[Stored items]
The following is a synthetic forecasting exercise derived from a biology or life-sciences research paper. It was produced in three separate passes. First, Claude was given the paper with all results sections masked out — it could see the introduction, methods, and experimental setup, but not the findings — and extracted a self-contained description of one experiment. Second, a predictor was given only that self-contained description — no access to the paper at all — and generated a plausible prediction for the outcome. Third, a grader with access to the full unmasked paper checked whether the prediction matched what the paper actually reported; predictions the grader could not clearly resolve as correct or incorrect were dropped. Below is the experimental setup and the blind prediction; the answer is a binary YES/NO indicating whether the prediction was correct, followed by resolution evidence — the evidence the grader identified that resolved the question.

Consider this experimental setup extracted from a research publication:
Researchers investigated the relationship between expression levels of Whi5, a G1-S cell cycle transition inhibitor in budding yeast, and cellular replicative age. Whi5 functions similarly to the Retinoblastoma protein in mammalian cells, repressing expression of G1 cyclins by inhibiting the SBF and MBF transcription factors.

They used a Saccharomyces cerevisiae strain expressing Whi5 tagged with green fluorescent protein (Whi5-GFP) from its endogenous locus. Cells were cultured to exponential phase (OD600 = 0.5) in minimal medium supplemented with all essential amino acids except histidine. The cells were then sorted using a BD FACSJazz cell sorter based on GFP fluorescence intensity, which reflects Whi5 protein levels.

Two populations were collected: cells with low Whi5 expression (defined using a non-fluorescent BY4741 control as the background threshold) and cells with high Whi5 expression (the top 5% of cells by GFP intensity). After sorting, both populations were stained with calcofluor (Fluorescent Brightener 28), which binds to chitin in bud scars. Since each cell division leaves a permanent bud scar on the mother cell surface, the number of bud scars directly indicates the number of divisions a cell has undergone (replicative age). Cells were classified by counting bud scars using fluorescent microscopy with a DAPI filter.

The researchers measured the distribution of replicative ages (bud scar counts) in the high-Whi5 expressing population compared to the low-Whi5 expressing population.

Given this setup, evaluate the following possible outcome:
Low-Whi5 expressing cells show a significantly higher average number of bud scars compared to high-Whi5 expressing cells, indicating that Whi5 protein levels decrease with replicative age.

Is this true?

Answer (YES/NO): NO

» **Exercise directions**
Would you filter the records and copy out each line containing "this"?

» **Answer space**
Consider this experimental setup extracted from a research publication:
Given this setup, evaluate the following possible outcome:
Is this true?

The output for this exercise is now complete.